In your copy, include every line of the records exactly and no picture at all.

▶ _Exercise data_
..........

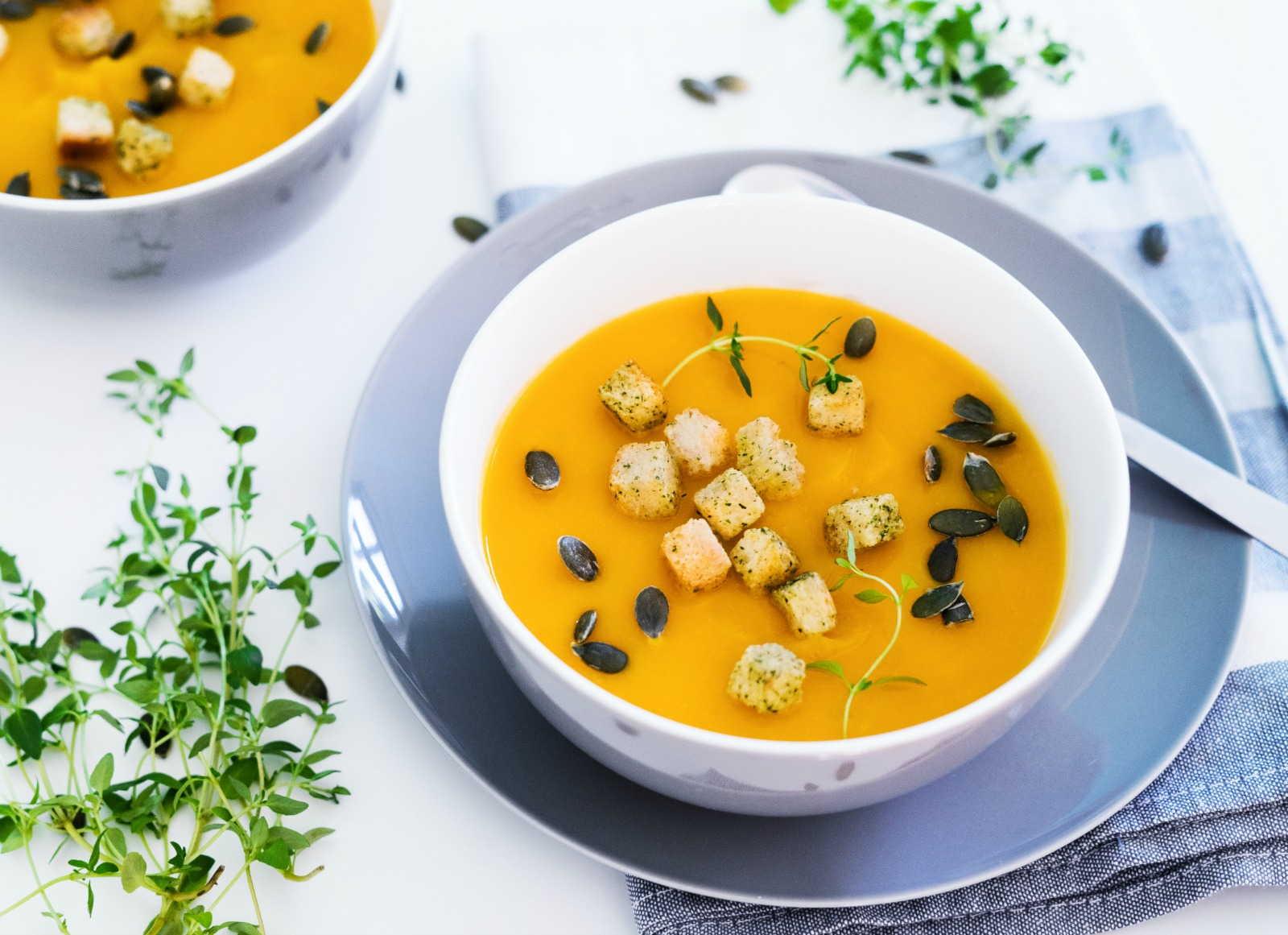 Vegan pumpkin soup with carrots and ginger. (#vegan) ordinaryvegan.net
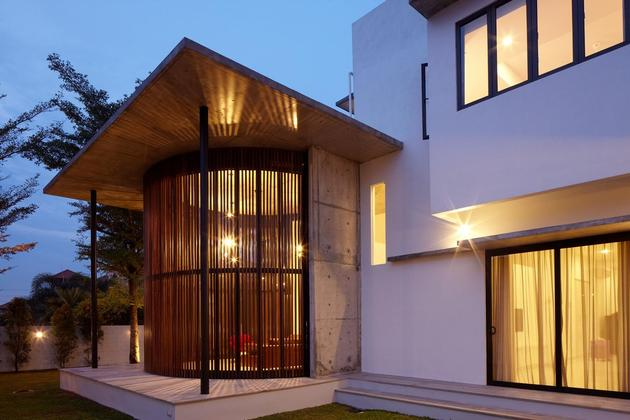 curved-stacking-glass-doors-surround-drum-shaped-room-voila-house-4-drum-design-night.jpg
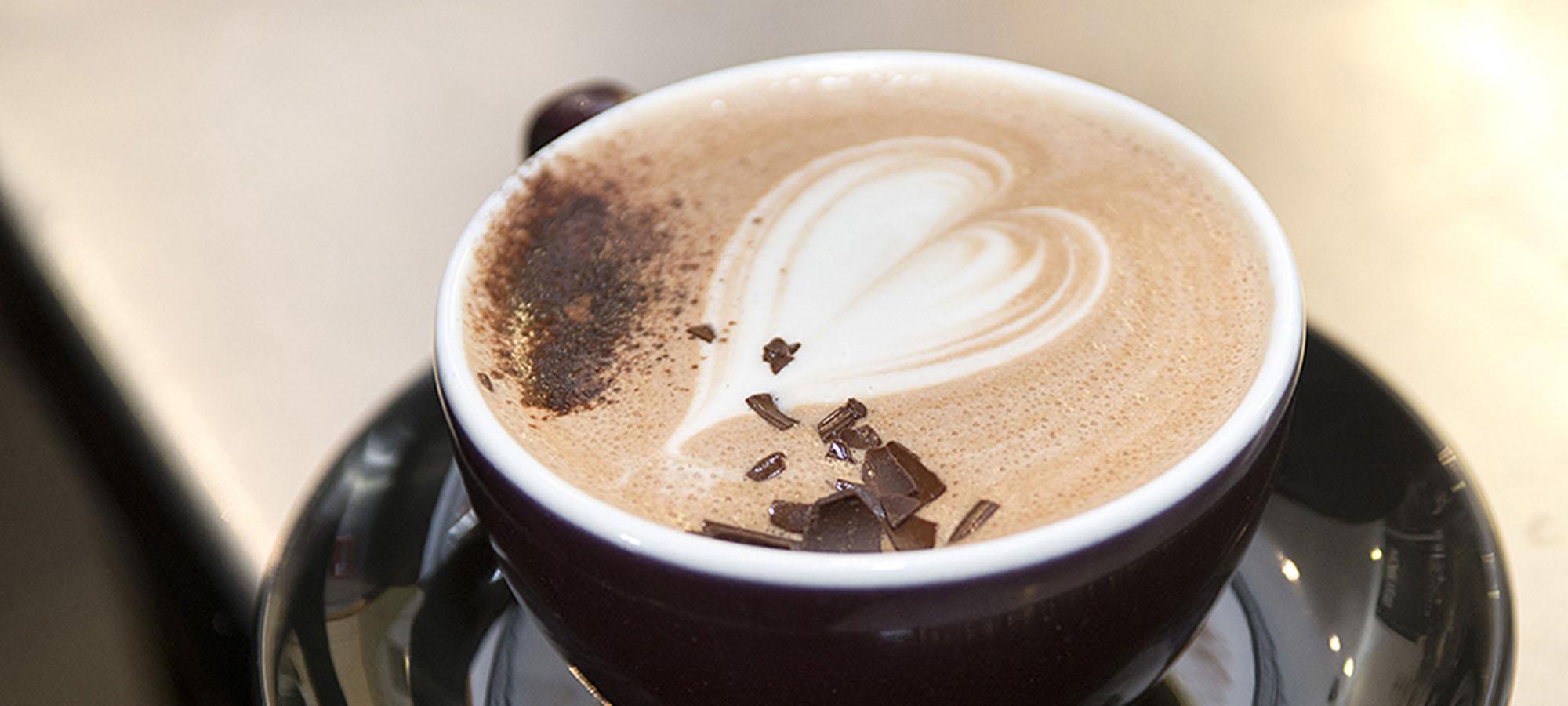 barista coffee latte art heart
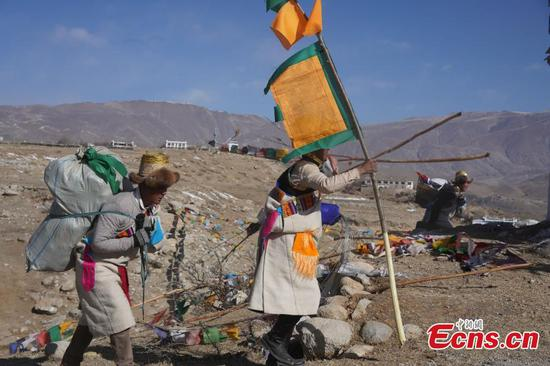 Tibetan farmers celebrate New Year one month early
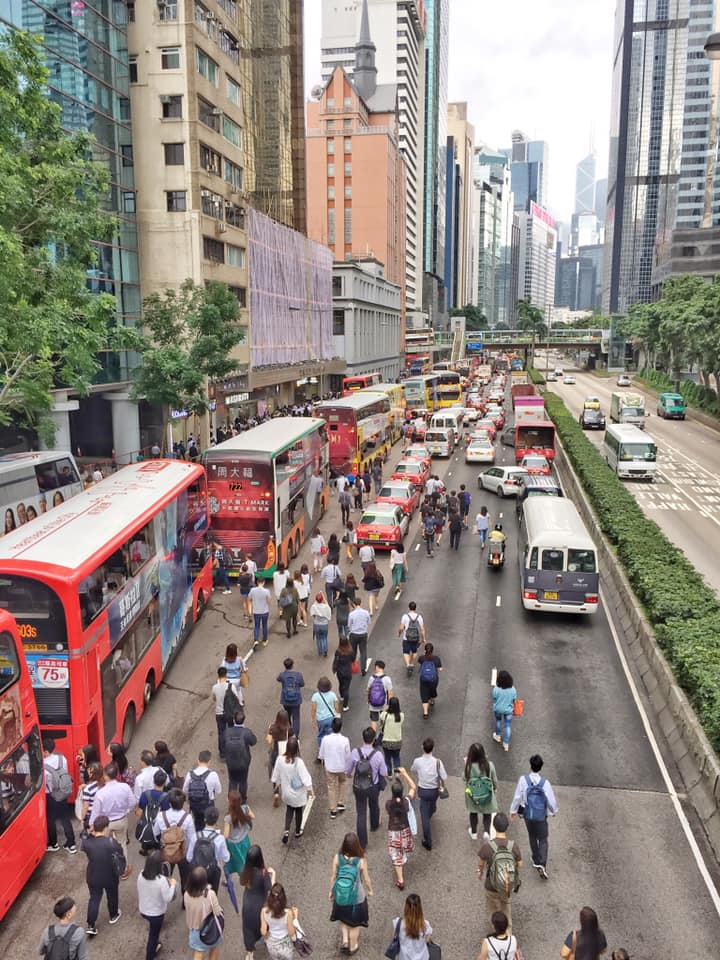 大批巿民告士打道落車徒步上班。 香港突發事故報料區FB/網民Jason Tang圖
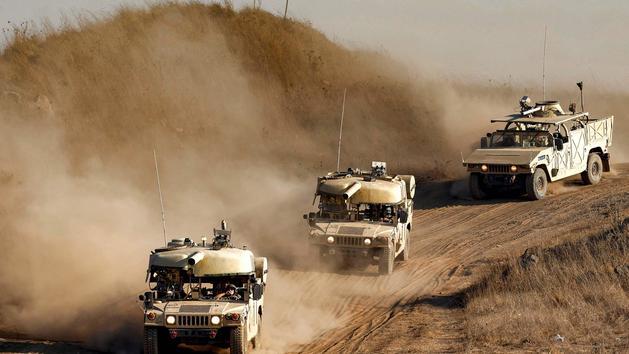 L'armée israélienne réduit son déploiement à la frontière du Liban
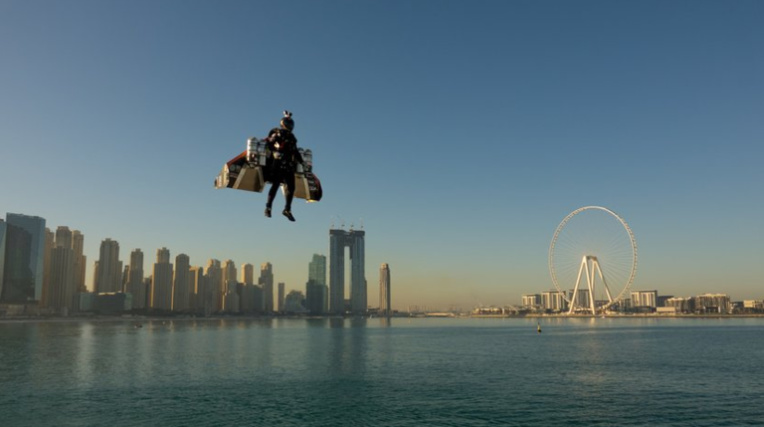"""Jetman vole à Dubaï avec une aile baptisée """"Manu Ura"""""""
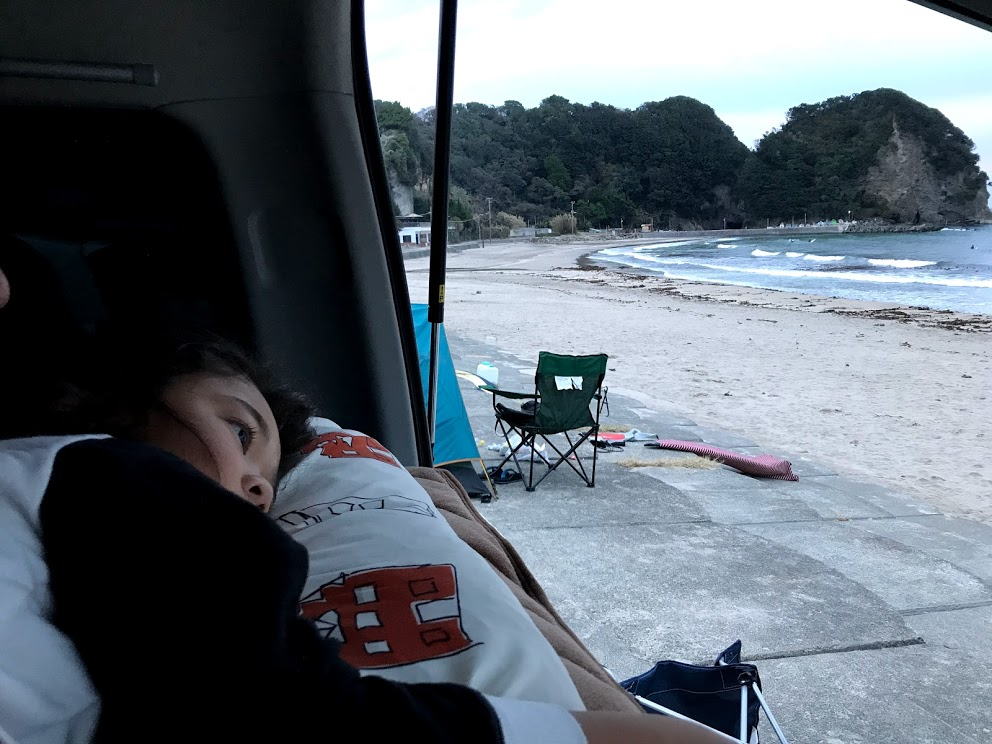 車中泊旅のメリットと魅力:朝起きると目の前には海やスキー場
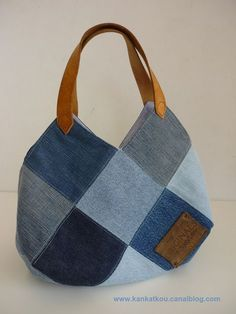 Patchwork Denim Bag Old Jeans 65 Trendy Ideas Denim Patchwork, Patchwork Patterns, Patchwork Bags, Denim Tote Bags, Recycled Denim, Fabric Bags, Fashion Handbags, Purses And Bags, Crochet Handbags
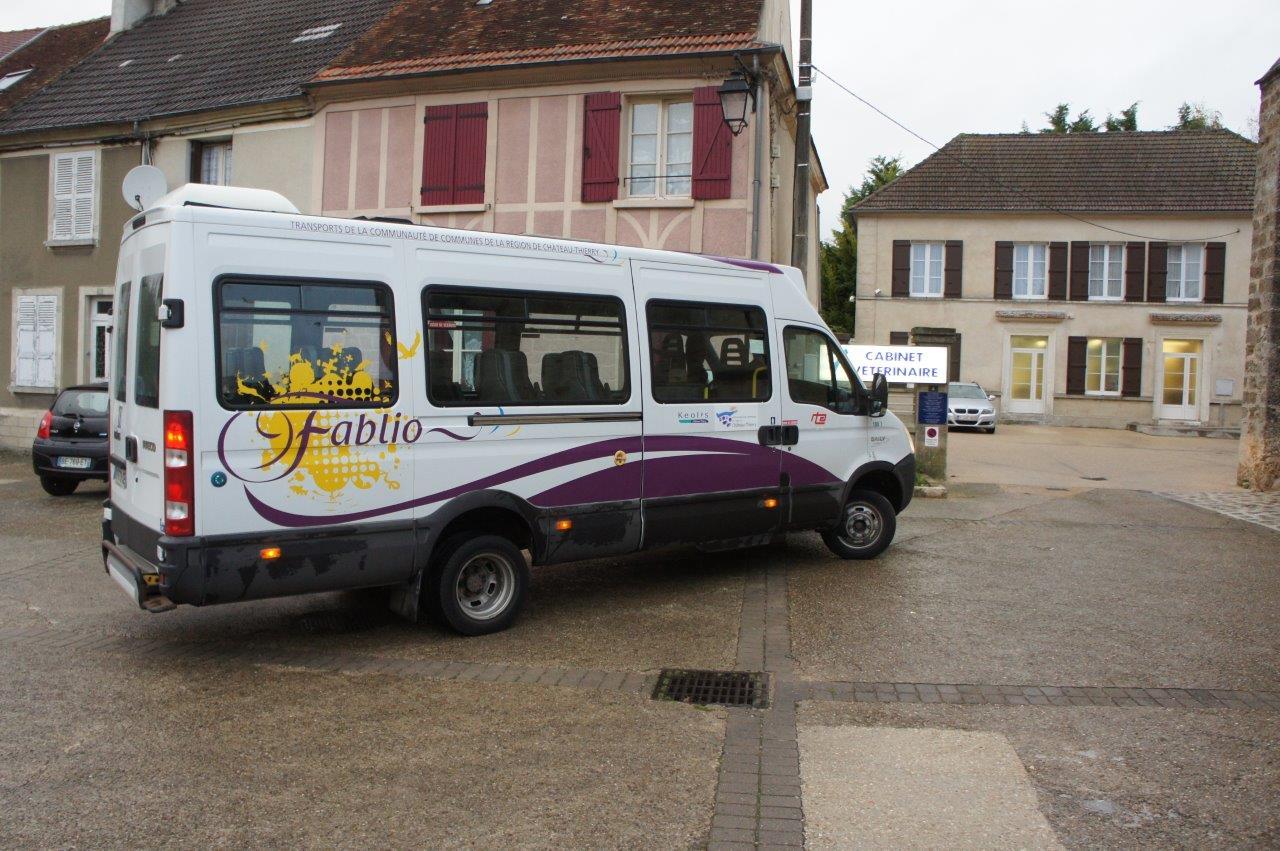 Le bus Fablio de la ligne TAD G arrive à l'arrêt Place de l'église à Condé-en-Brie.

..........

▶ _Response below_
 Vegan pumpkin soup with carrots and ginger. (#vegan) ordinaryvegan.net
 curved-stacking-glass-doors-surround-drum-shaped-room-voila-house-4-drum-design-night.jpg
 barista coffee latte art heart
 Tibetan farmers celebrate New Year one month early
 大批巿民告士打道落車徒步上班。 香港突發事故報料區FB/網民Jason Tang圖
 L'armée israélienne réduit son déploiement à la frontière du Liban
"""Jetman vole à Dubaï avec une aile baptisée """"Manu Ura"""""""
 車中泊旅のメリットと魅力:朝起きると目の前には海やスキー場
 Patchwork Denim Bag Old Jeans 65 Trendy Ideas Denim Patchwork, Patchwork Patterns, Patchwork Bags, Denim Tote Bags, Recycled Denim, Fabric Bags, Fashion Handbags, Purses And Bags, Crochet Handbags
 Le bus Fablio de la ligne TAD G arrive à l'arrêt Place de l'église à Condé-en-Brie.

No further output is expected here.